Stop me if you’ve heard this one before.
You’re criticising a work of pop culture, pointing out that there are some serious flaws in the depiction of a given group, that the casting is suspiciously white and nondisabled, that plotlines tend to follow particular familiar and well trodden ground, and someone says ‘well, they’re just working with what they have.’
What does this mean, exactly?
Let’s take a case study, our old friend Glee. When the disability community started speaking out about the casting of Artie, which incidentally happened as soon as the show started airing, the most common refrain in response was that the show was limited by needing an actor who could sing and dance. Kevin McHale can sing and dance, and he was ‘the best fit for the role.’ The creators of Glee were just working with what was available, and they were limited in their options.
There are holes in this logic the size of Texas. Let’s start with the fact that McHale cannot dance in a wheelchair. If the casting requirement was for someone who could sing and dance in a wheelchair, McHale actually would not meet the standard set by the show. So, actually, when they say that they were looking for someone who could sing and dance, they were explicitly not looking for someone who would be a good fit for the role. If they were, they would have specified that they needed a wheelchair user.
Let’s also explore a claim that has been repeated, a number of times, that wheelchair users auditioned for the role and were not deemed good fits. It is entirely possible that this is true; perhaps some wheelchair users did audition for the role and didn’t mesh with the rest of the cast or didn’t have the skills that were needed. However, it’s also entirely possible that when the casting call was drafted, a wheelchair user wasn’t specified; I can’t find a copy of the damn casting call although I have searched high and low.
Although some disabled actors make a point of auditioning for any role that looks interesting, regardless of whether disability status is specified in the casting call, this isn’t the case for all actors. Agents representing wheelchair users might not have thought to pass the casting call on to their clients. As a result, people who would have been a good fit for the role might not have been aware of it. Other talented people with disabilities don’t bother trying to land roles because they think that no roles are available for disabled actors, singers, and dancers.
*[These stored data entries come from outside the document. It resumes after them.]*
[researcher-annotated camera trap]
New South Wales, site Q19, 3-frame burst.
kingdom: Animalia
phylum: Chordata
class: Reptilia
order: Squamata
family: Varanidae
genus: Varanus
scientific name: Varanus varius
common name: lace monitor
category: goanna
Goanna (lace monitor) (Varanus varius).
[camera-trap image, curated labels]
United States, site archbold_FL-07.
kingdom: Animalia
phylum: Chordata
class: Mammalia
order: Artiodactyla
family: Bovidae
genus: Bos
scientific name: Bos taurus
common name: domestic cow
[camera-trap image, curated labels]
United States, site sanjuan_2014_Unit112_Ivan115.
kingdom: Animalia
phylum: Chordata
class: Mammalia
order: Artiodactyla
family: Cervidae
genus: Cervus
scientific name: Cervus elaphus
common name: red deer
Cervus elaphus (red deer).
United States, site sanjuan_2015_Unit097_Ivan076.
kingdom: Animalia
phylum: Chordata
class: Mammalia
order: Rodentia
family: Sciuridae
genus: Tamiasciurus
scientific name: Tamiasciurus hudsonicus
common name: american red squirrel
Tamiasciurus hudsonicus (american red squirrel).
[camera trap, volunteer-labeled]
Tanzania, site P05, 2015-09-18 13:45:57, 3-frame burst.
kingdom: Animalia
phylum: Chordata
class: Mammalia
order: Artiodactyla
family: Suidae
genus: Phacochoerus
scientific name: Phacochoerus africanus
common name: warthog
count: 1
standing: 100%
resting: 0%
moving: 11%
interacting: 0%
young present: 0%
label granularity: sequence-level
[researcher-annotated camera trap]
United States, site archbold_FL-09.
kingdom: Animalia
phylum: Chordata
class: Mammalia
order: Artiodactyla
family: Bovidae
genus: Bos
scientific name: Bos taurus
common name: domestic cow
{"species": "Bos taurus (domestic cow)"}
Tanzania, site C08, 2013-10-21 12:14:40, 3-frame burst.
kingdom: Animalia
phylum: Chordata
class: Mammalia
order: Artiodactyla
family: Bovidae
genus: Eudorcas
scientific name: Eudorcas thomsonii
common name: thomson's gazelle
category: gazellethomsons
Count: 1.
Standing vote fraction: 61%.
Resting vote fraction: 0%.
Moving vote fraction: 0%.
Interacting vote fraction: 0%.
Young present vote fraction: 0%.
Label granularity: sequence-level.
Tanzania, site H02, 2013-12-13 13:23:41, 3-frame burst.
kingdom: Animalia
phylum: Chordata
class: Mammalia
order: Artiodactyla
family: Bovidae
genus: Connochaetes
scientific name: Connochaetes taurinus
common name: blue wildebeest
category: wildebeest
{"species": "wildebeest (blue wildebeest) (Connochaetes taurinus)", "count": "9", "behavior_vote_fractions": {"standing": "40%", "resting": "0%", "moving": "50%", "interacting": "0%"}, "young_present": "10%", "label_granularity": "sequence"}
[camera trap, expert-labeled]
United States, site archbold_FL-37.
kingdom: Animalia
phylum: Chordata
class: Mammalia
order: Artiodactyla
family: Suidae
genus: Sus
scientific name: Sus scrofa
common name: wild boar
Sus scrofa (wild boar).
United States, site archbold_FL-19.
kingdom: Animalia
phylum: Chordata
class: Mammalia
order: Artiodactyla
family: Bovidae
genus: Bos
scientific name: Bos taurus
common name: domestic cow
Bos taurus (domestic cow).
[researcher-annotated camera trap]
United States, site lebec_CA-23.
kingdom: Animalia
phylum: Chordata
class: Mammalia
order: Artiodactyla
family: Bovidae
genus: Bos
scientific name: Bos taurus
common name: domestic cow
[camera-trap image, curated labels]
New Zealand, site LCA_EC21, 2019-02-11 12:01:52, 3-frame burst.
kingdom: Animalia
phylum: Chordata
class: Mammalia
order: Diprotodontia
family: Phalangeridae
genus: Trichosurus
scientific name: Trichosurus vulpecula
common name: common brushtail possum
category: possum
That’s not exactly working with what you have. It’s working with what you limit yourself to. When creators of pop culture choose to limit themselves and then cry that they are ‘working with what they have,’ it fails to impress me. It’s like standing in the middle of the potato chip aisle and declaring that there are no fresh vegetables anywhere in the store. If you can’t look beyond the potato chip aisle, so to speak, you don’t get to complain about not being able to find the produce section.
‘Working with what they have’ presupposes that people have done everything possible to find material to work with. In actuality, this doesn’t seem to be the case. Creators of pop culture are surprisingly uncreative when it comes to thinking outside the norms, which makes it all the more astonishing when someone does manage to break down the walls that pop culture has built around itself and portray something new, something different.
People aren’t working with what they have. They are catering to what they think people want. Because there is an inherent fear of change, many people are resistant to the introduction of things like non-stereotyped storylines for disabled characters. These storylines are unfamiliar and scary. They require people to think about disability in new ways. They force people to confront their own attitudes. They may depict disability in a way that people find uncomfortable; a wheelchair user has sex, a Deaf woman goes hunting.
A good pop culture creator asks not what people want, but how things can be presented in ways that are fresh and new. A good creator of pop culture doesn’t work with what ou has, but pushes beyond the boundaries and conventions to find entirely new things. Great pop culture creators don’t need to stick within the boundaries of familiar tropes and stereotypes to tell a story. They don’t need to limit their casting.
Look at Shonda Rhimes, who approaches casting not from the perspective of ‘hrm, which white people would be best for this show,’ but ‘which actors would be best for this show’? Her leads may be white, but her shows are not predominately white, and they have characters who aren’t stock tropes, but actual fully realised human beings. Shonda didn’t ‘work with what she had,’ she made things happen because she wasn’t content with working within the existing system.
Working with what you have is the easy way out. It’s easy to find pretty white people in Hollywood to cast in your television show. It’s easy to write a stereotyped disabled character for your young adult novel, so that you can include a valuable lesson for your readers. It’s easy to appropriate visuals for a music video from other cultures without a thought to the context or the implications of your act. It’s harder to look at what you have and say ‘this is not enough’ and to break through it instead of just stopping at the wall and going ‘oh, well, ok then.’
Pop culture is supposed to be a form of creative work. Have we forgotten that creative work requires creativity, and that creativity requires never giving up on the basis that you don’t ‘have’ something that you need? That creativity requires actively rejecting the idea that you work with what you have?
Let’s take another example of a well known and beloved creator: if Joss Whedon can make a series of webisodes wildly successful and cause people to rethink the studio model of content production and distribution, surely he can include some fucking disabled people who are not rolling stereotypes on his shows. ‘Working with what you have’ is just not an acceptable excuse at this point.